Similar to other time-series DBMS, the data model contains four main components: timestamp, metrics, tags, and fields. The metric is the name of the measurement attribute. Tags are combinations of dimensions of measurement used during query, and the fields stores metric data. User has to define whether their columns belong to tags or fields.
LinDB is designed to support both fast insert and high throughput read, including mainly aggregation operations such as group by. Meanwhile, it needs distributed storage due to the size of the stored data.
The storage layer mainly stores data with write replication, with shard number configurable to user. Each cluster contains several servers, and data are redundantly stored across servers.

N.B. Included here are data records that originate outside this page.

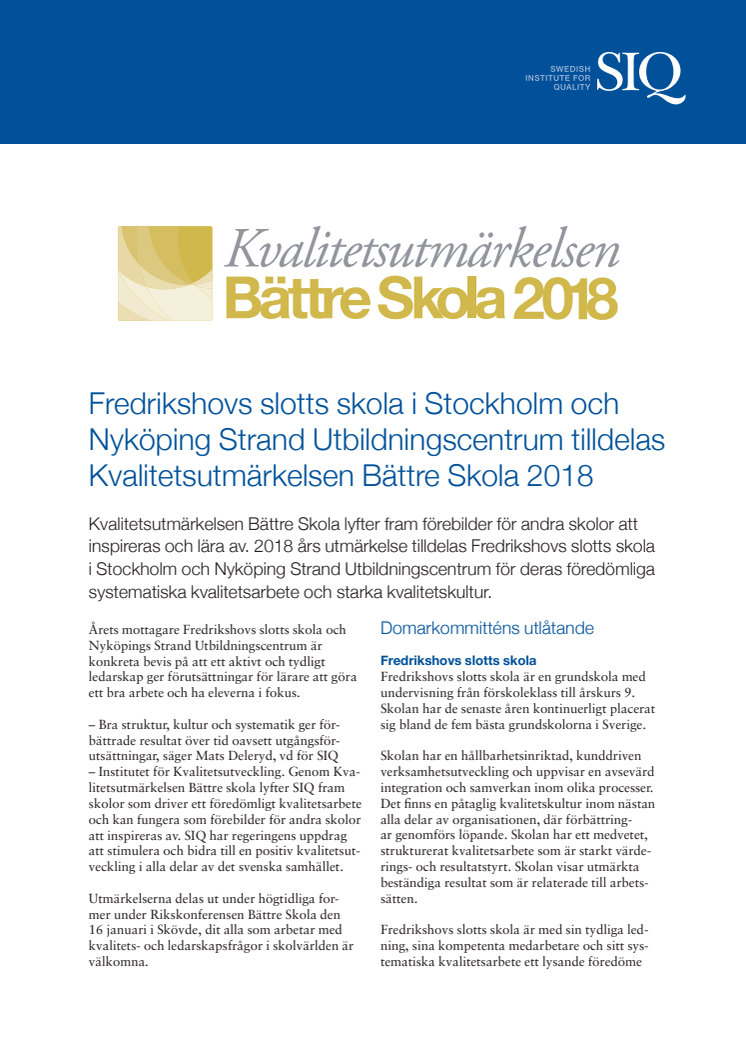 SWEDISH INSTITUTE FOR QUALITY SIQ

Kvalitetsutmärkelsen
Bättre Skola 2018

Fredrikshovs slotts skola i Stockholm och Nyköping Strand Utbildningscentrum tilldelas Kvalitetsutmärkelsen Bättre Skola 2018

Kvalitetsutmärkelsen Bättre Skola lyfter fram förebilder för andra skolor att inspireras och lära av. 2018 års utmärkelse tilldelas Fredrikshovs slotts skola i Stockholm och Nyköping Strand Utbildningscentrum för deras föredömliga systematiska kvalitetsarbete och starka kvalitetskultur.

Årets mottagare Fredrikshovs slotts skola och Nyköpings Strand Utbildningscentrum är konkreta bevis på att ett aktivt och tydligt ledarskap ger förutsättningar för lärare att göra ett bra arbete och ha eleverna i fokus.

– Bra struktur, kultur och systematik ger förbättrade resultat över tid oavsett utgångsförutsättningar, säger Mats Deleryd, vd för SIQ – Institutet för Kvalitetsutveckling. Genom Kvalitetsutmärkelsen Bättre skola lyfter SIQ fram skolor som driver ett föredömligt kvalitetsarbete och kan fungera som förebilder för andra skolor att inspireras av. SIQ har regeringens uppdrag att stimulera och bidra till en positiv kvalitetsutveckling i alla delar av det svenska samhället.

Utmärkelserna delas ut under högtidliga former under Rikskonferensen Bättre Skola den 16 januari i Skövde, dit alla som arbetar med kvalitets- och ledarskapsfrågor i skolvärlden är välkomna.

Domarkommitténs utlåtande

Fredrikshovs slotts skola
Fredrikshovs slotts skola är en grundskola med undervisning från förskoleklass till årskurs 9. Skolan har de senaste åren kontinuerligt placerat sig bland de fem bästa grundskolorna i Sverige.

Skolan har en hållbarhetsinriktad, kunddriven verksamhetsutveckling och uppvisar en avsevärd integration och samverkan inom olika processer. Det finns en påtaglig kvalitetskultur inom nästan alla delar av organisationen, där förbättringar genomförs löpande. Skolan har ett medvetet, strukturerat kvalitetsarbete som är starkt värderings- och resultatstyrt. Skolan visar utmärkta beständiga resultat som är relaterade till arbetssätten.

Fredrikshovs slotts skola är med sin tydliga ledning, sina kompetenta medarbetare och sitt systematiska kvalitetsarbete ett lysande föredöme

User interacts with the DBMS via brokers. The broker is in charge of receiving query requests, parsing queries, redirect child execute plan to storage layer, and aggregation if needed.
In addition, metadata of the clusters for broker layer and storage layer are stored by ETCD, an external dependency. It servers as a distributed configuration service in Go. The internal Java version LinDB use Zookeeper for the same functionality.
LinDB uses a combination of bitmap encoding and data compression. Since it is designed for time-series data, all data entry contains a timestamp and several multi dimensional metrics, such as ip string, shard id, etc. The timestamp is saved with a base timestamp and a bitmap with each bit encoding a time within some time period following the base timestamp. The data blocks are compressed with xor, in reference to Gorilla.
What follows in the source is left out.